Tengok, misalnya, dua tulisan dari Suardi Kaco (“Sejarah Benteng Somba Opu sebagai Situs Sejarah: Dari Pembiaran ke Perusakan”) dan M. Iqbal Arsyad (Perubahan Arsitektur Kota Makassar dari Periode Kolonial, Orde Baru, hingga Reformasi”) dalam buku ini. Dengan objek kajian yang terpisah, pemaparan keduannya memberi gambaran tentang perkembangan kota Makassar saat ini dari perspektif tata ruang dan arsitektur kota.
Sudah menjadi hal yang jamak bahwa kebijaksanaan tata ruang kota di Indonesia diorientasikan untuk menggenjot pertumbuhan ekonomi makro. Tata ruang kota menjadi infrastruktur penting untuk menunjang orientasi pertumbuhan tersebut, yaitu dengan memberi akses yang seluas-luasnya bagi masuknya investasi. Rencana tata kota pada gilirannya menjadi suatu parameter dimana kita bisa memeriksa untuk kepentingan siapakah pembangunan kota dilaksanakan.
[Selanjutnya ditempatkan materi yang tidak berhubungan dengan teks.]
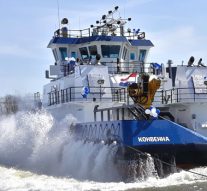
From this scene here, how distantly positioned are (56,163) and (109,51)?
5.80m

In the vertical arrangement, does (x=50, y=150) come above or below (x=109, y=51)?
below

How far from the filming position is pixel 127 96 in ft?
54.3

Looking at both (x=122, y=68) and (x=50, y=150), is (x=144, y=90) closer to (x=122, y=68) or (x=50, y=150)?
(x=50, y=150)

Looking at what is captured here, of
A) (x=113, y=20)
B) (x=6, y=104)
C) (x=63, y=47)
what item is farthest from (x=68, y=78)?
(x=6, y=104)

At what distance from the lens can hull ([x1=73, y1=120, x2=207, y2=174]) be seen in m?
14.2

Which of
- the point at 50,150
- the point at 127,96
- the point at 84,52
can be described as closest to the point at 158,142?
the point at 127,96

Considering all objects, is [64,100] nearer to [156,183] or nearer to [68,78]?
[68,78]

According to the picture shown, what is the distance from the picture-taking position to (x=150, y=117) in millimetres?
14570

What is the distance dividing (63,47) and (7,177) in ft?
25.5

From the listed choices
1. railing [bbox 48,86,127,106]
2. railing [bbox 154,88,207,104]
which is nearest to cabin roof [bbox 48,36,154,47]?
railing [bbox 48,86,127,106]

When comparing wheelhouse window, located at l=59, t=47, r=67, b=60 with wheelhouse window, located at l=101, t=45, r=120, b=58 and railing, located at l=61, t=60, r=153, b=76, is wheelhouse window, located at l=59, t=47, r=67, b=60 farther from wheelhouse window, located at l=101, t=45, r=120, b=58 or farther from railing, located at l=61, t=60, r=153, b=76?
wheelhouse window, located at l=101, t=45, r=120, b=58

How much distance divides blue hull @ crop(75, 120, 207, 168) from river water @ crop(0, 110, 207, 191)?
37 centimetres

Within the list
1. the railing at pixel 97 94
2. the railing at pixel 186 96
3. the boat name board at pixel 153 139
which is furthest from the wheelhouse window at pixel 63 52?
the boat name board at pixel 153 139

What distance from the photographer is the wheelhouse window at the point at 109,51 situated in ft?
70.4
Idealnya, rencana tata ruang kota dijadikan sebagai wahana bersama mengenai tata ruang perkotaan yang merepresentasikan aspirasi warga yang beragam. Namun dalam kenyataanya, rencana tata ruang kota dikondisikan untuk meningkatkan investasi dan memudahkan kepentingan pemodal (hal. 95).
Hamzah dalam tulisannya “Pergeseran Ganrang Bulo sebagai Seni Tradisi ke Pertunjukkan di Kota Makassar” memaparkan pergeseran “peran” Ganrang Bulo yang semula merupakan seni tradisi menjadi seni pertunjukan yang bisa dipentaskan setiap saat dengan tujuan hiburan. Padahal, beberapa seniman yang dijumpai Hamzah menuturkan bahwa Ganrang Bulo semula merupakan kesenian tradisional yang berkaitan dengan seni ritual sehingga hanya ditampilkan dalam acara-acara tertentu (hal. 107). Menurut Nurkhoiron, dalam pengantar buku ini, besar kemungkinan pergeseran tersebut berkaitan dengan semangat industrialisasi yang ditopang rasionalitas teknis. Oleh karena itu, penting disimak bagian yang menguraikan semangat para seniman mempertahankan kesenian ini kendati nasibnya tetap marjinal di satu sisi, sedangkan di sisi lain para elite birokrasi lokal “mengeksploitasi” keberadaan kesenian tradisi Ganrang Bulo demi menikmati peluang dan keuntungan ekonomi.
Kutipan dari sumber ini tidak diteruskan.